The real issue is really to have a fin that the flex/bend/twist character designed into the fin is matching the load the fin is being used under.
Of course, in the matrix of fin options, many things "work", so it comes down to summarising trends -or massive detail on individual fin / rider weight / technique / sailing mode / board / conditions level.
A few years ago, when FW first started out, there was very much a trend to stiffer light wind and softer hi wind fins, for maybe obvious reasons.. But as fin and foil development went further ahead, it was better to restrict (stiffer) the deflection under higher loads to try and keep the foil working more efficiently (and so better control, less spin out etc)- whilst in lighter conditions, too stiff a fin was found to not be responsive enough (under lighter loads) to reach or maintain best efficiency.
Today, the trend is towards less deflection in higher wind fins, and some medium controlled deflection in light to mid wind fins. So it's the opposite of what could have been said a few years back..
Of course, the real key is to have a fin that that is designed to allow for the right deflection at that given load point, deflects just right for the relevant load being applied, allowing the fin to be at it's best under the expected (tuned) working load. So the finer points again come back to finding the perfect combo, which in turn is why the whole "ideal" fin selection thing remains a bit of a personal (style/weight/technique) and conditions relative equation.
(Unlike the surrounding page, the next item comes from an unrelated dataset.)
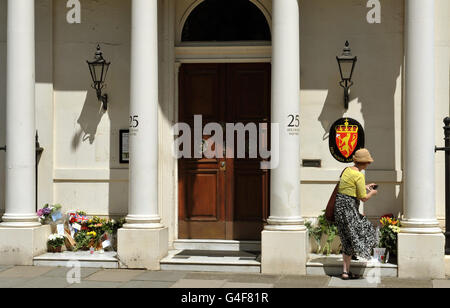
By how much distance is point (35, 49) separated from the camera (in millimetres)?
12461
Some would say black art, with simple answers for generalisations, but very difficult ones for specifics.
A great way to gain some more experience is to borrow some (suitable size) fins from fellow surfers at your location, take a few combos for spin and see if you can determine a better performance (or not).
Pretty quickly you should start to get the feel, and from there you begin the life long quest for that holy windsurfing grail - the "perfect fin".